WHAT IS REQUIRED:
Among the lines below, count those that include "over", and state the count alone.

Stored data
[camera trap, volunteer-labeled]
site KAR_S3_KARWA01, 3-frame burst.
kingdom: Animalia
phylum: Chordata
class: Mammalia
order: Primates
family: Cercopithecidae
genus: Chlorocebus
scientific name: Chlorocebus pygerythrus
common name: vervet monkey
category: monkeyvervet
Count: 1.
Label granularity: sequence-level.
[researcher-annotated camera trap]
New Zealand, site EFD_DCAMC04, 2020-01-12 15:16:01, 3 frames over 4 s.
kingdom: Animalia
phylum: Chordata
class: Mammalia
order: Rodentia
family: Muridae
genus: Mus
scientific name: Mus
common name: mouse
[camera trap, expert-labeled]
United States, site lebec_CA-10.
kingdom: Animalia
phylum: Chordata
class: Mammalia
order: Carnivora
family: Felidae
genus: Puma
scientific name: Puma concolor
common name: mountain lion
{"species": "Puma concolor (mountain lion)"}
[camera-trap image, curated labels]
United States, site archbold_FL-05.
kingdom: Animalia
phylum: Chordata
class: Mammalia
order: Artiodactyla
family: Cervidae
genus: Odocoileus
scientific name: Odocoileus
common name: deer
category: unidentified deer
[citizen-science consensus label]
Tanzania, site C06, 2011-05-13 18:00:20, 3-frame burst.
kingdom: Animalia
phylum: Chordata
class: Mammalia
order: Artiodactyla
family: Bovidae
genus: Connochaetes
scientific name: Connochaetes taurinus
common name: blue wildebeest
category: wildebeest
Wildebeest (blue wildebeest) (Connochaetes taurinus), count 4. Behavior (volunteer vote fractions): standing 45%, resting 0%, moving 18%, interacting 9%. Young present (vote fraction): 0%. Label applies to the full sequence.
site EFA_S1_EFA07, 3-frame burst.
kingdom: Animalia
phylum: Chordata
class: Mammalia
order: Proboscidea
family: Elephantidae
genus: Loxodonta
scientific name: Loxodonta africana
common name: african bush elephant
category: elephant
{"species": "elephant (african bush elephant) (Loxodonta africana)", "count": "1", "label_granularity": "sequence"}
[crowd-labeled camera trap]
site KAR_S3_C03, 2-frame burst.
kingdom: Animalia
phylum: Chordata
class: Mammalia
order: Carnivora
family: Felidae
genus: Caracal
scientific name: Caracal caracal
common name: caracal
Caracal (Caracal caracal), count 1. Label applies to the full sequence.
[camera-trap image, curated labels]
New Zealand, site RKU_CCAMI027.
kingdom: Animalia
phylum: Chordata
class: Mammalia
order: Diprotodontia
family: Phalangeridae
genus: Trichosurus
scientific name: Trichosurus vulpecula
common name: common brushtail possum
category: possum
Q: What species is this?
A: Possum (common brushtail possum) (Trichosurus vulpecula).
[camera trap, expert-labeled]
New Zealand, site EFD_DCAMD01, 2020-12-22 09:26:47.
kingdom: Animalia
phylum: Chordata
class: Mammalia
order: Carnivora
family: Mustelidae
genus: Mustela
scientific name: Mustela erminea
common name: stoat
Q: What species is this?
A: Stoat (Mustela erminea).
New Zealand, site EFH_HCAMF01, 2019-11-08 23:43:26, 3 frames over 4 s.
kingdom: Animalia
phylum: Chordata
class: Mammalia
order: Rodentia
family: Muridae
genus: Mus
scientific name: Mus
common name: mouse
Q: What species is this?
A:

ANSWER BOX:
2